Llama.cpp supports UMA this natively, and you can read about it in this tutorial. But for Fooocus and other PyTorch GUIs for Stable Diffusion (more about Fooocus in this tutorial) we have to use force-host-alloction-APU. The way it works, it uses LD_PRELOAD to load the functions hipMalloc and hipFree before ROCm runtime and therefore is able to intercept those function calls and then forward them to hipHostMalloc and hipHostFree.

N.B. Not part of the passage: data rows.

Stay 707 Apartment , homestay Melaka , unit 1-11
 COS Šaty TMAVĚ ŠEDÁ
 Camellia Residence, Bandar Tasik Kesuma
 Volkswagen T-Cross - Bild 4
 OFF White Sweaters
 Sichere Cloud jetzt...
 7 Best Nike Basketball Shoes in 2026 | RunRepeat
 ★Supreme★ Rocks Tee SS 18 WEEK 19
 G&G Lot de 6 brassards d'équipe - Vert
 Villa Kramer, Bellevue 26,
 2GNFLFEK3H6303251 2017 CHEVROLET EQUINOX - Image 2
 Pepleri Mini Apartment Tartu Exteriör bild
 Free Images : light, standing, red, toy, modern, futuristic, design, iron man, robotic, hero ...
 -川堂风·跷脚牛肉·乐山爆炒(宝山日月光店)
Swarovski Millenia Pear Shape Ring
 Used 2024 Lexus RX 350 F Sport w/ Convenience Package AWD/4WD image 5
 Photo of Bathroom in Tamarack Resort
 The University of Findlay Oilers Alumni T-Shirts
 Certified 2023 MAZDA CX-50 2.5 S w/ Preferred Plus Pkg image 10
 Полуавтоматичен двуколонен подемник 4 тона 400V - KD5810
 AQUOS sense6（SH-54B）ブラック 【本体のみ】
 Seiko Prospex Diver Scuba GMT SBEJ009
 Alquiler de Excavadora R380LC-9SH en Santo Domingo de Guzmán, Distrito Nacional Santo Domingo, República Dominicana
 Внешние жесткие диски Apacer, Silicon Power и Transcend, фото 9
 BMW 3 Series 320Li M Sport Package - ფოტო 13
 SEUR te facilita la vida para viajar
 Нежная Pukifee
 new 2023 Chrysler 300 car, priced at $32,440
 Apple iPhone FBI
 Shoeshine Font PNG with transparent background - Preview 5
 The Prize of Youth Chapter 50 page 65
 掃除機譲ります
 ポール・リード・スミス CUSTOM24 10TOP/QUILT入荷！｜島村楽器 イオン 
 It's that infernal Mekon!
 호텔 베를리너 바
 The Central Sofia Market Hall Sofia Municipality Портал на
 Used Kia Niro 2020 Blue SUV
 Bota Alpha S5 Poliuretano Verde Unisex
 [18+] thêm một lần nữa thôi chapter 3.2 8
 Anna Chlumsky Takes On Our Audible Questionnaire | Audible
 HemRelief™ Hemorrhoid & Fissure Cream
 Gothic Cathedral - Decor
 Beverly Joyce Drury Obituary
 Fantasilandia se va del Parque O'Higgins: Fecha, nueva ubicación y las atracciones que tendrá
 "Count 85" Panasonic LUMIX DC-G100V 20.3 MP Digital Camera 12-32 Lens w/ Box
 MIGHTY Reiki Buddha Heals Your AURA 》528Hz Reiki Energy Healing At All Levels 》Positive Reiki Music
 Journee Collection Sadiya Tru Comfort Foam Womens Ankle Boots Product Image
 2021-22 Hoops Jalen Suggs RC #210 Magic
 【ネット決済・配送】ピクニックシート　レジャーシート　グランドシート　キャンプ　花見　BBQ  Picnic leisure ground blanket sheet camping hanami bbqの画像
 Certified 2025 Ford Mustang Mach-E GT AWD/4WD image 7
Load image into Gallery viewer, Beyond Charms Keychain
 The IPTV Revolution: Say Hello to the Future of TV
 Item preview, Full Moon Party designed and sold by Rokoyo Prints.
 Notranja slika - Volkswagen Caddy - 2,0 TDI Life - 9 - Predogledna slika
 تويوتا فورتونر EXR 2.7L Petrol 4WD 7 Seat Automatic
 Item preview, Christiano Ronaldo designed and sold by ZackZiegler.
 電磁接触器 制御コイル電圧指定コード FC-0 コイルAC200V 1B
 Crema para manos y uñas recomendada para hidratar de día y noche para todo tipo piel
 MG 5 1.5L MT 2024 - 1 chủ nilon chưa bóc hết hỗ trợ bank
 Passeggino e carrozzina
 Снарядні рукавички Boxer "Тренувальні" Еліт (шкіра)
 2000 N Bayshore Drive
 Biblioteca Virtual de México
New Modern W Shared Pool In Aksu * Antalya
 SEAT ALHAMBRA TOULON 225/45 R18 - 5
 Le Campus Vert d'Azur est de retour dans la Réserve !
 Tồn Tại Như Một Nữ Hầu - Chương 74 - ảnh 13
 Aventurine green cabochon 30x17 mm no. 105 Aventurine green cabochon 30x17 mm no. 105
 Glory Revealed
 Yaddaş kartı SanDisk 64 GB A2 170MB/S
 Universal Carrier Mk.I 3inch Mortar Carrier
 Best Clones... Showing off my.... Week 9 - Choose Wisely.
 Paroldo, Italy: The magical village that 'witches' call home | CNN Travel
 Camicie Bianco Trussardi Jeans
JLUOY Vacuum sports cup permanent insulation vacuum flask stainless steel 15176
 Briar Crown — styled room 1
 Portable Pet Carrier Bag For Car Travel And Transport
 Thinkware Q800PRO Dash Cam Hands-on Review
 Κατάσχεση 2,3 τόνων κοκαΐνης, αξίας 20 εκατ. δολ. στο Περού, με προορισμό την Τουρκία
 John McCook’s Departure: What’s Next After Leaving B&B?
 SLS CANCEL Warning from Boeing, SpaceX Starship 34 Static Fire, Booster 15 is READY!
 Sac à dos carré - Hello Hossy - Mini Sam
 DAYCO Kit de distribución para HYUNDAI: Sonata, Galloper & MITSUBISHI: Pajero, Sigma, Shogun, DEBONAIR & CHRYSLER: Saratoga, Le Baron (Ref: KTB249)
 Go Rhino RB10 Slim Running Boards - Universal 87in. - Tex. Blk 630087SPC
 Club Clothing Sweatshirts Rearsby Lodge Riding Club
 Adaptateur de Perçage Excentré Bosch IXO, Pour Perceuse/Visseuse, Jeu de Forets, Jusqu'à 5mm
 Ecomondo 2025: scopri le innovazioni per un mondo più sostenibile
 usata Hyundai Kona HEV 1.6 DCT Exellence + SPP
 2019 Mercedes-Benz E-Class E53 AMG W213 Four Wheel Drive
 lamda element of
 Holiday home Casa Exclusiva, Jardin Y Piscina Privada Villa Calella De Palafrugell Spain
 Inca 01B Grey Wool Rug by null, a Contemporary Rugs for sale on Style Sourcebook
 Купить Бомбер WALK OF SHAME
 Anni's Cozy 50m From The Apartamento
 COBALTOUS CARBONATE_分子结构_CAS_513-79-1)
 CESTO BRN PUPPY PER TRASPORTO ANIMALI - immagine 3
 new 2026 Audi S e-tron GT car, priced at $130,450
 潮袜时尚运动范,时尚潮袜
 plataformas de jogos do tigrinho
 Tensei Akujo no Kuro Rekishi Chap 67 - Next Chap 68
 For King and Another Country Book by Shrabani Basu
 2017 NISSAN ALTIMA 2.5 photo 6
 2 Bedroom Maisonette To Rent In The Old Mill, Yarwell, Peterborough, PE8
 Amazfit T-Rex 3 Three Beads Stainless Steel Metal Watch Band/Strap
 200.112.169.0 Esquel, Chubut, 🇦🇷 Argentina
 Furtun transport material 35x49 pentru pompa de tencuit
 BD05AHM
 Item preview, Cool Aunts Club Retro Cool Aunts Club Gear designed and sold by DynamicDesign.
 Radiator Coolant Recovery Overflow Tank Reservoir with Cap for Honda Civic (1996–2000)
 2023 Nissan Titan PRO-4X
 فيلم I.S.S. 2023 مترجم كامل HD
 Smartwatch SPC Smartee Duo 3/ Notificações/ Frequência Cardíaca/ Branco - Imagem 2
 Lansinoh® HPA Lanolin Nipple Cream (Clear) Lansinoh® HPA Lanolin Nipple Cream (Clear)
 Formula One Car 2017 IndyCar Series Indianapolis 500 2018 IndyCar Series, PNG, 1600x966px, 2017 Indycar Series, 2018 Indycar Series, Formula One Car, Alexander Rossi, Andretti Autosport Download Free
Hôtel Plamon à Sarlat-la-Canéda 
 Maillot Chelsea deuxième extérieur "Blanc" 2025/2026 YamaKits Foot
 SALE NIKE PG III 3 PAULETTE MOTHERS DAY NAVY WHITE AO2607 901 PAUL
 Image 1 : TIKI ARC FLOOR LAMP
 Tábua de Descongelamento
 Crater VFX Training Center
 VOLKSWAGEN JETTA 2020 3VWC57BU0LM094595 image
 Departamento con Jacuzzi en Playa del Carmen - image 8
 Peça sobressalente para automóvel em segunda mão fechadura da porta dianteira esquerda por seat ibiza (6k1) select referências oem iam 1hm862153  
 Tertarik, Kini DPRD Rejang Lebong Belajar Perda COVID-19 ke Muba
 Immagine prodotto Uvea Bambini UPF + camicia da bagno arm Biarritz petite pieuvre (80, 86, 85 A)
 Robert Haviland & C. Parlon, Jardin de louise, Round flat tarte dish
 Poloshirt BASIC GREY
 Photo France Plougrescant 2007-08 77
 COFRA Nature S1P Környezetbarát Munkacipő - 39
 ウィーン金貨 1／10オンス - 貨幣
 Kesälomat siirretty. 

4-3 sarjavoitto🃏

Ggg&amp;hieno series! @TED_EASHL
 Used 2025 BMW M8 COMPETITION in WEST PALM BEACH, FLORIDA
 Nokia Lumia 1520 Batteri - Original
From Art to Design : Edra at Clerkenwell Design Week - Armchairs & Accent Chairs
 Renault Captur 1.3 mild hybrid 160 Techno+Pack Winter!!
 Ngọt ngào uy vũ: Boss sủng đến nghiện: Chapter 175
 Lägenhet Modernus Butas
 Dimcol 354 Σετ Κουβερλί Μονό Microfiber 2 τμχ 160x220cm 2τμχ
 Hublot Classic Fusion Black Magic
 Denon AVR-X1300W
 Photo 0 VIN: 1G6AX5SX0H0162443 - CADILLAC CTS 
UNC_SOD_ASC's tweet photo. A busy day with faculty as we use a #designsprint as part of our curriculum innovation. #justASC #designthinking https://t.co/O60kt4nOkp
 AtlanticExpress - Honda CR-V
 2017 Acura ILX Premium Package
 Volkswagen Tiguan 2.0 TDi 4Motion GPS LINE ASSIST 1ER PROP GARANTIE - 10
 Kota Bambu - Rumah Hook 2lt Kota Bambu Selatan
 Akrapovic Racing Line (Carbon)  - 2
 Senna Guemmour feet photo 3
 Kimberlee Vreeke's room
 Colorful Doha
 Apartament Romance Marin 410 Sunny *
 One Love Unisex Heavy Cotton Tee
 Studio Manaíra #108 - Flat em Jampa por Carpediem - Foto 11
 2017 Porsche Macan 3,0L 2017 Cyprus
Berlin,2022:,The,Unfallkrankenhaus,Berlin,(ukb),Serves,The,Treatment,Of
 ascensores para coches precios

You can compile force-host-alloction-APU once in a container with ROCm, and copy it to other containers, but it has to be recompiled for every new ROCm version. First, check if hipcc is installed:

apt list --installed hipcc
sudo apt install git
git clone https://github.com/segurac/force-host-alloction-APU
cd force-host-alloction-APU
CUDA_PATH=/usr/ HIP_PLATFORM="amd" hipcc forcegttalloc.c -o libforcegttalloc.so -shared -fPIC

Now we can start Fooocus or other PyTorch apps with LD_PRELOAD. Notice a ./ before libforcegttalloc.so:

LD_PRELOAD=~/force-host-alloction-APU/./libforcegttalloc.so python3 ~/Fooocus/entry_with_update.py --listen --port 8888 --always-high-vram

PyTorch (optional)

You should only install PyTorch if your application explicitly requires it. You don’t need it for llama.cpp, Ollama or LM Studio. Links to the latest versions are on the official website. Generally you want PyTorch for the version of ROCm you have installed. At the time of writing, for ROCm 6.1 that was a nightly 6.0 (soon it will be nightly 6.1), but we need to install pip first:

sudo apt install python3 python3-pip
pip3 install --pre torch torchvision torchaudio --index-url https://download.pytorch.org/whl/nightly/rocm6.0

For ROCm 5.7:

pip3 install torch torchvision torchaudio --index-url https://download.pytorch.org/whl/rocm5.7

That’s all. As I said, this tutorial is the basis for subsequent tutorials on running generative models in Incus. You will find the links at the beginning of this post. If you have any questions, feel free to ask. Feedback, corrections and tips are greatly appreciated.

P.S.
Incus is such a wonderful tool for doing experiments like this. Without it, I would have messed up my system many times and potentially unleashed rogue Ai. So thank you for developing Incus and saving the world.